Ondas is trying to reach an adjacent position in a fraction of the time by buying it. American Robotics and Airobotics gave it drone-in-a-box, Iron Drone and Sentrycs gave it counter-UAS, and the $875.8 million DZYNE acquisition, closed on 2 July 2026, gave it long-endurance ISR and a US Air Force cargo-glider programme in one move. That deal is why the company guides to at least $525 million in FY2026 revenue against an analyst consensus nearer $395 million. The bet is that a listed aggregator can assemble a coherent platform faster than an incumbent can extend one.
WHAT THE INVESTOR IS ACTUALLY BUYING
The two stocks price different risks. AeroVironment is a scaled prime with proven programmes, which is the lower-variance exposure but also the one where much of the counter-drone thesis is already in the numbers. Ondas is the higher-variance exposure: a small-cap roll-up whose value depends on integrating several acquired businesses at once, on DZYNE's steep revenue ramp materialising, and on an equity-heavy acquisition currency holding while that happens.

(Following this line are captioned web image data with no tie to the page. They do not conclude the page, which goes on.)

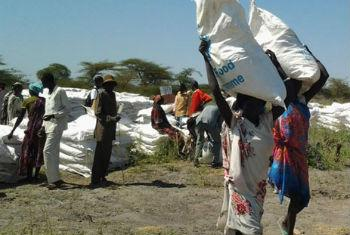 People in conflict-affected areas of South Sudan collect food from WFP.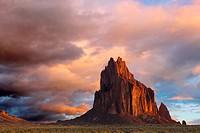 Navajo sacred site Tse Bi Dahi, Shiprock, New Mexico in dawn light, Shiprock, New Mexico, USA
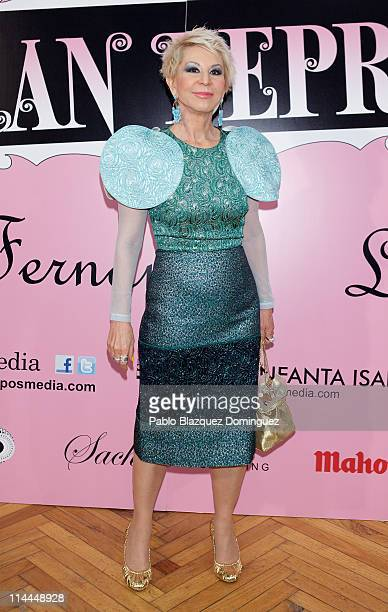 Karmele Marchante attends 'La Gran Depresion' premiere at Infanta Isabel Theatre on May 19 2011 in Madrid Spain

The upside case is a liquid pure-play on ISR, autonomous effects, and counter-UAS below the Tier-1 primes; the downside case is integration drag and dilution.
Drone Intelligence assessment: these are not substitutes so much as two points on the same risk curve. AeroVironment is how an investor holds the counter-drone budget with programme depth and a balance sheet behind it. Ondas is how an investor takes a leveraged bet that a roll-up can become the mid-market listed platform before an incumbent or a Tier-1 prime forecloses the space. The DZYNE close makes the Ondas thesis concrete for the first time, but it also front-loads the execution risk that the next four quarters will test.
When To Choose
Choose Ondas if:
- A liquid, higher-growth listed bet on ISR plus counter-UAS below the primes
- Comfort underwriting integration and balance-sheet execution risk
- Exposure to the DZYNE ramp and the drone-in-a-box plus counter-UAS roll-up thesis
Choose AeroVironment if:
- An established defence prime with proven programmes of record and a record backlog
- Lower-variance exposure to the counter-drone and loitering-munition budget
- Scale and a balance sheet that can absorb acquisitions without betting the company
Full Profiles
Ondas
West Palm Beach, Florida, USA · NASDAQ: ONDS
Publicly listed autonomous-defence platform. A roll-up of ISR, counter-UAS, and drone-in-a-box infrastructure, scaled through the $875.8 million DZYNE Technologies acquisition.
View profile →AeroVironment
Arlington, Virginia, USA · NASDAQ: AVAV
Publicly listed defence and commercial UAS prime. Loitering munitions, ISR, and counter-UAS, expanded into space and directed energy through the BlueHalo acquisition.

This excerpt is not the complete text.